Cordelia: But we also have a very large, and probably the most well-known area is that related to sequencing. And there are a number of teams that handle different types of samples and they perform different types of sequencing techniques as well.
Cordelia: But it's not just laboratories. We also have a core department who are responsible for developing our strategy and running all of the teams. There are business services - there's change management, project management, business analysts, delivery of our strategy, relationship management - that all convene that very much form the central hub of our activities that enable us to run so smoothly. We also have a team who are specialists in quality. These are quality assessment and quality assurance managers and supplementing, enabling us to keep at the cutting edge. We have research and development scientists too. So we have to be able to make sure that we are improving all the time and enhancing our capabilities. Our research and development scientists work very closely with our faculty, with our researchers to make sure that we're developing and building and running the most cutting edge tech.

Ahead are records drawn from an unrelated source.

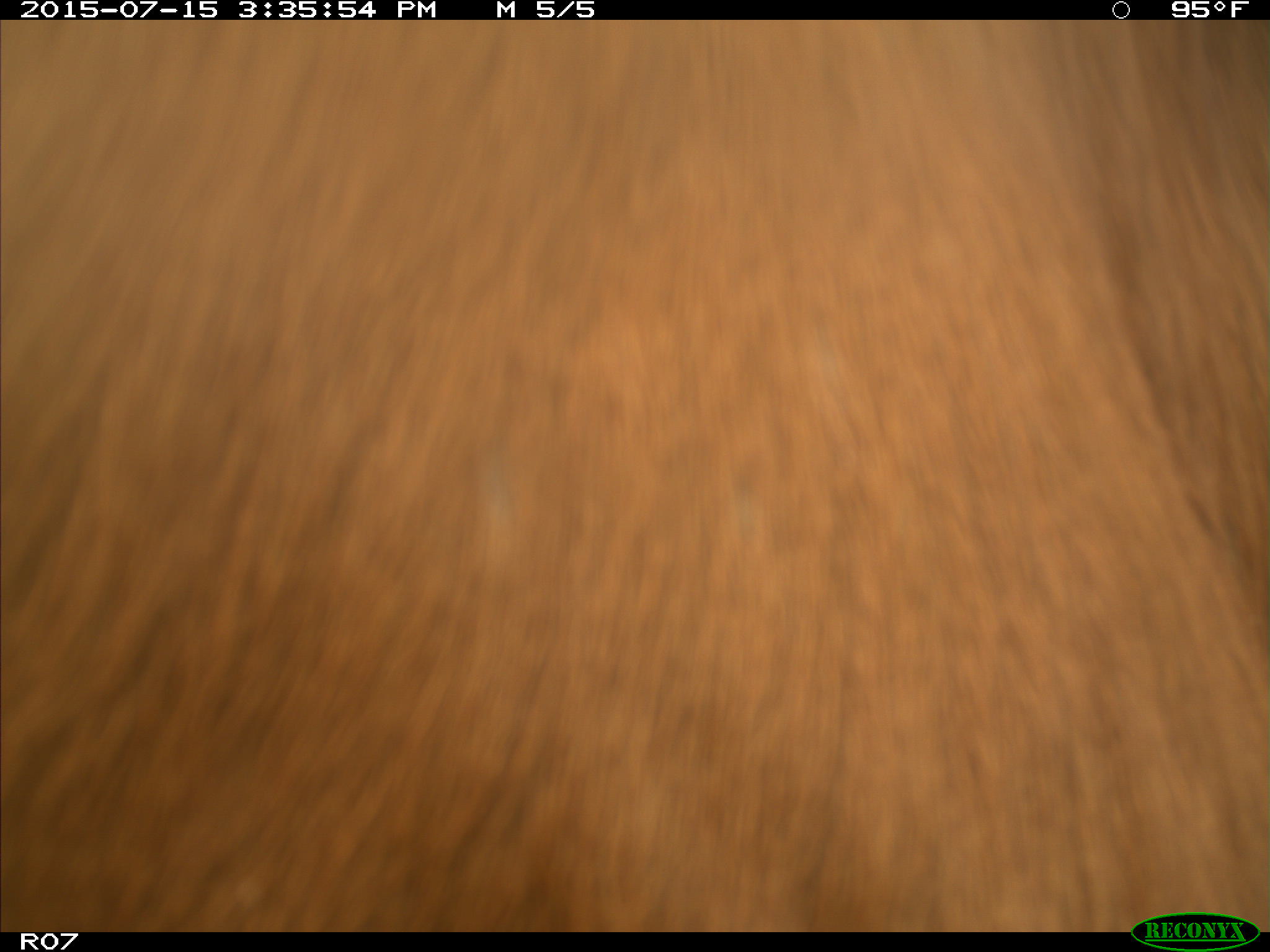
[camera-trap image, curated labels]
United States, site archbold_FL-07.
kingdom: Animalia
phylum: Chordata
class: Mammalia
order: Artiodactyla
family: Bovidae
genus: Bos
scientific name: Bos taurus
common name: domestic cow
Bos taurus (domestic cow).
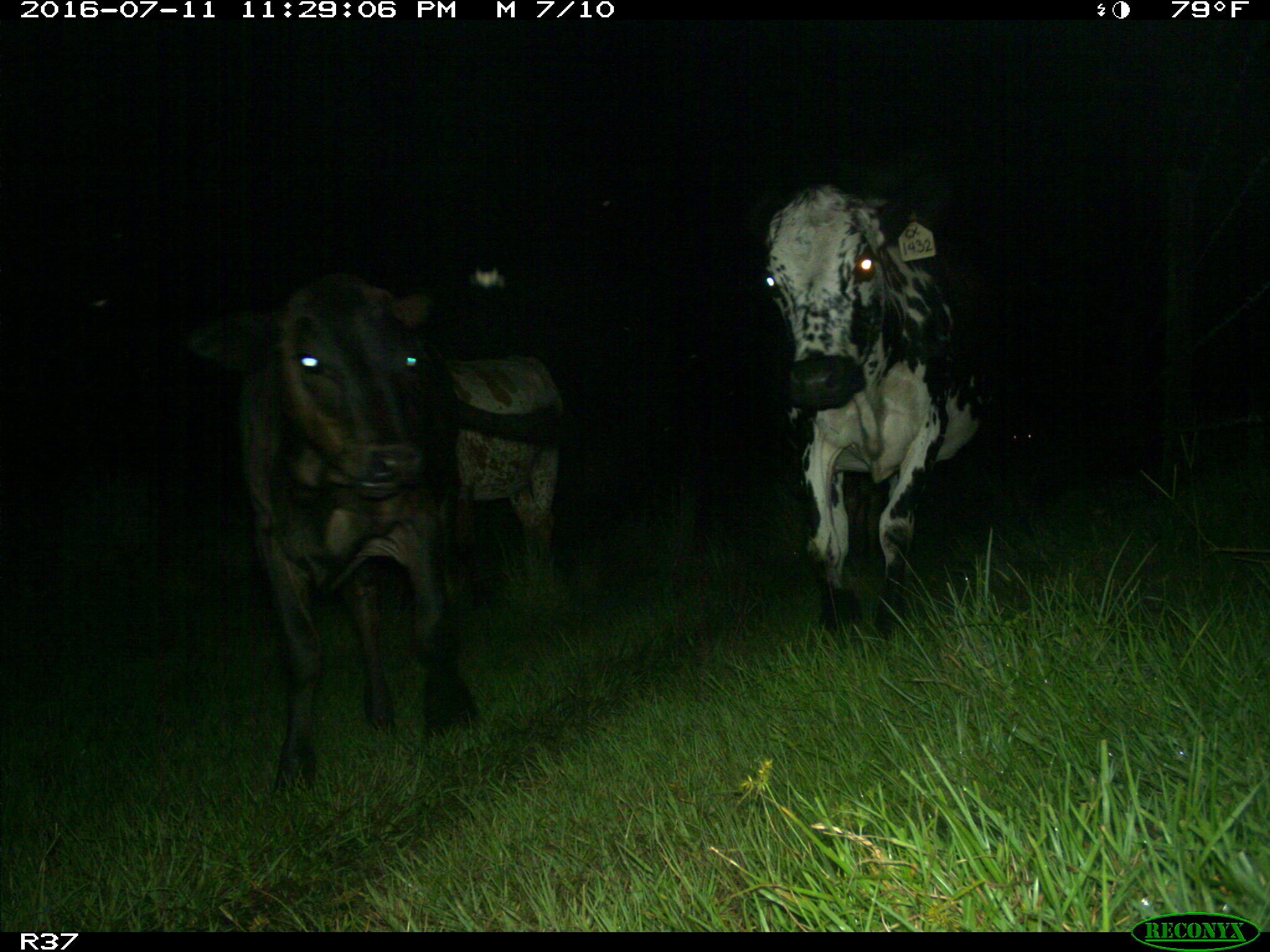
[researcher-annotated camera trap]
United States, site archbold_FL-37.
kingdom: Animalia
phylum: Chordata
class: Mammalia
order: Artiodactyla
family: Bovidae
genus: Bos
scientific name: Bos taurus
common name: domestic cow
Bos taurus (domestic cow).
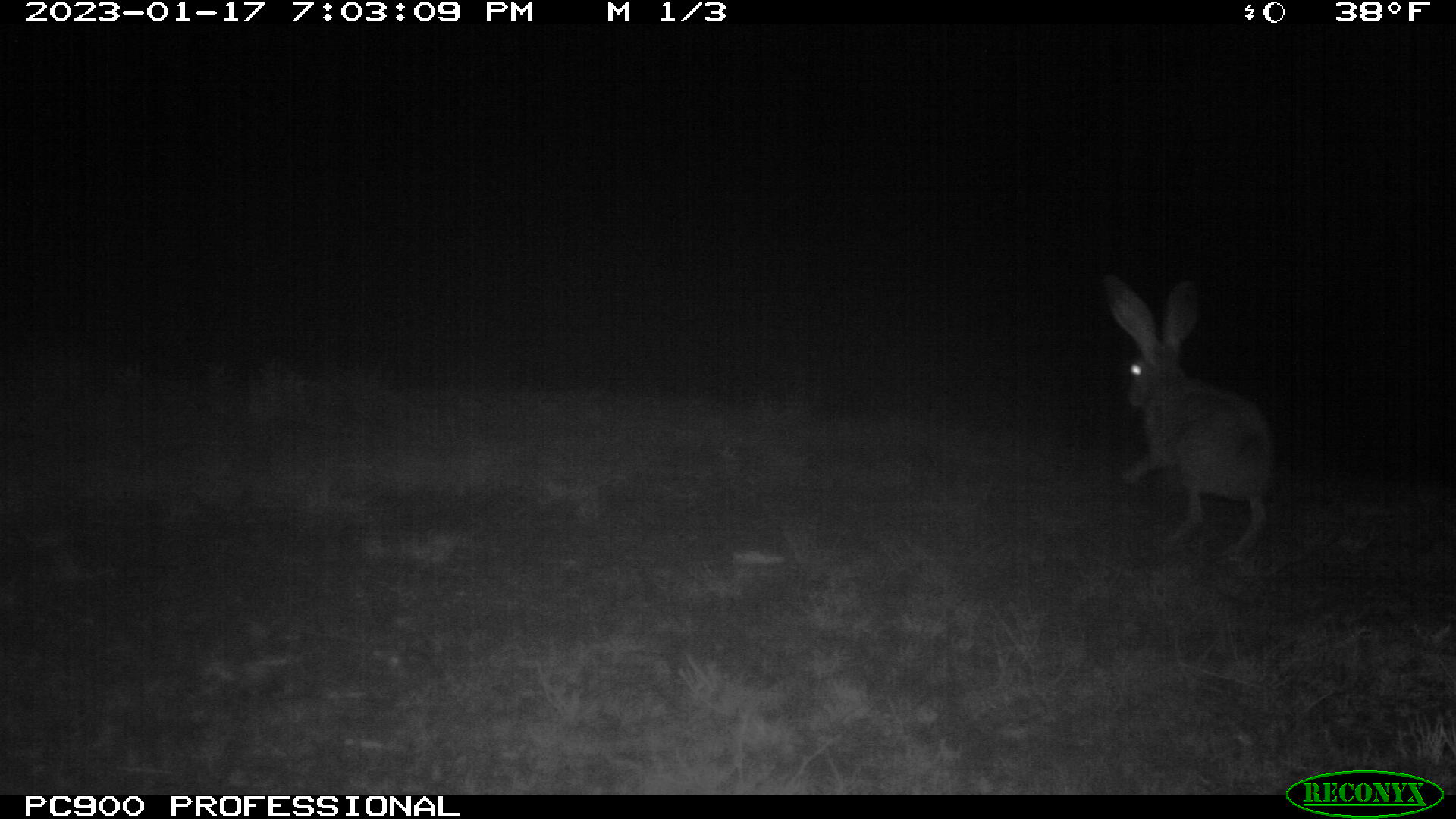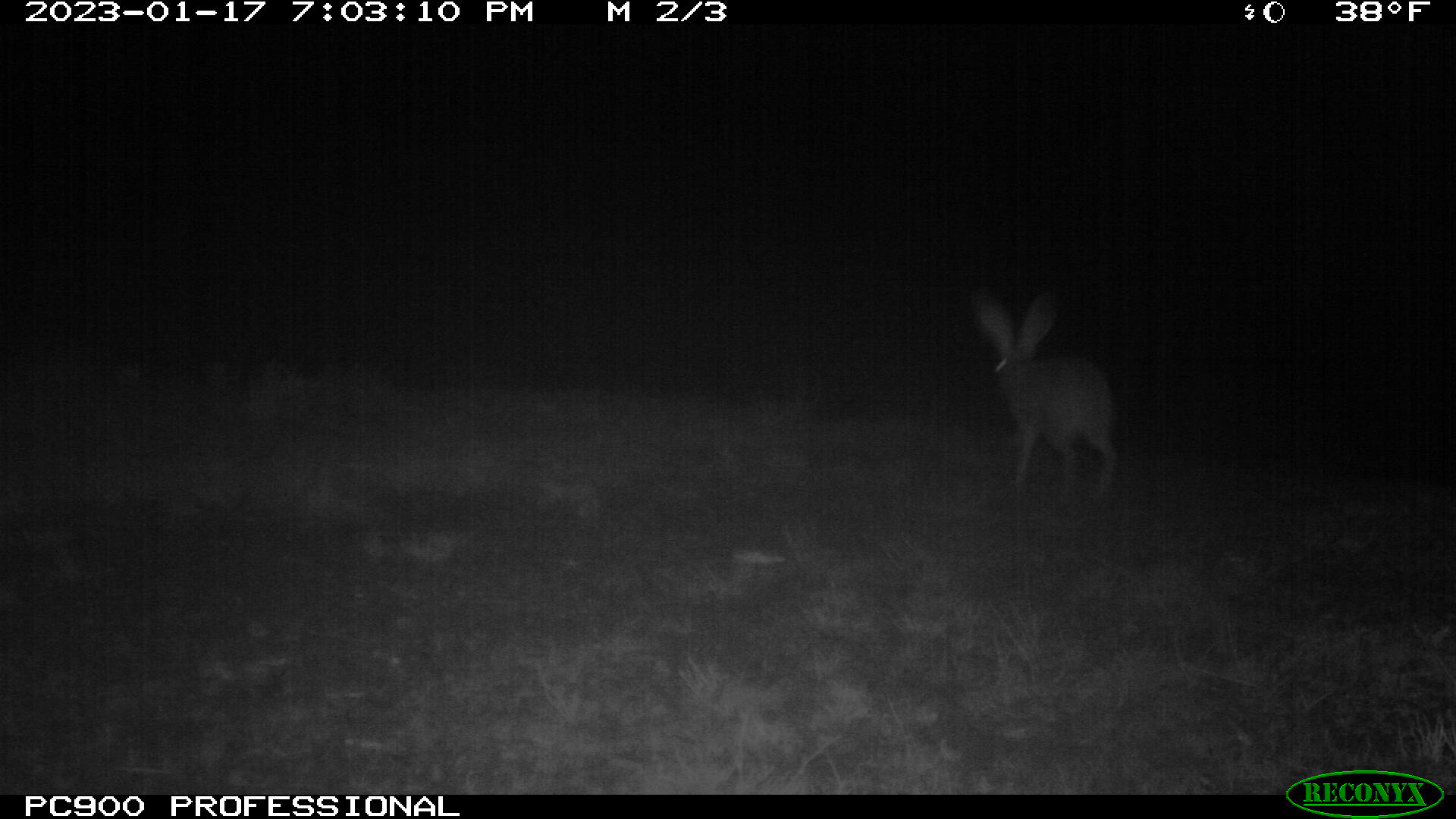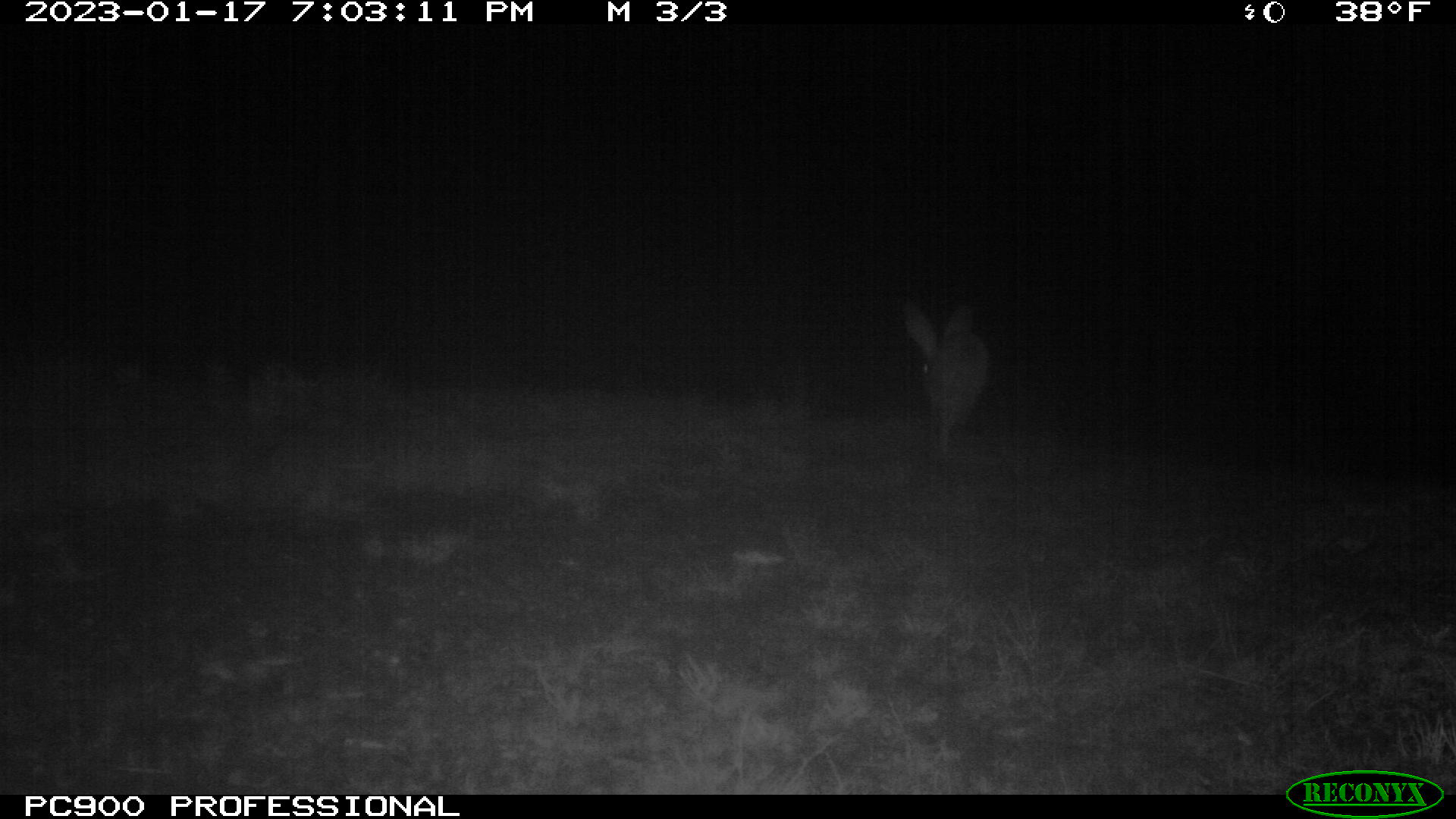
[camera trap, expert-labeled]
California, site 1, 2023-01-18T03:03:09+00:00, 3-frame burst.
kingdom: Animalia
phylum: Chordata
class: Mammalia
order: Lagomorpha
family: Leporidae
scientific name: Leporidae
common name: rabbit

Kat: It's been absolutely fascinating speaking to you, and I could carry on speaking to you all day.
Kat: But before we wrap up, I wondered if there's just one particular favourite story that you have looking back over your time at the Sanger.
Cordelia: There are many. There are many, many. I'm gonna reflect on a recent story because in a way it's sort of something that could apply over many years. It actually does go back to during the pandemic.
Cordelia: Because it was such difficult and challenging times for the whole globe, and one particularly felt it, with people that I worked with. And having found that there was a way that we felt we could contribute and make a difference during these incredibly challenging times. We crafted an email to all staff acknowledging that these were very difficult times, but asking for volunteers.
Cordelia: And I actually cried when I saw how many people volunteered to just step up and say, "Actually, I wanna be part of this. I don't care what I do. I wanna be part of it."
Cordelia: That for me reflects the culture and the values and the essence of what it is to work at Sanger's. That everyone pitches in, everyone wants to contribute whatever the cause.
Cordelia: And that's a key thing that certainly keeps me coming to work every day and is an incredibly fond and very positive memory.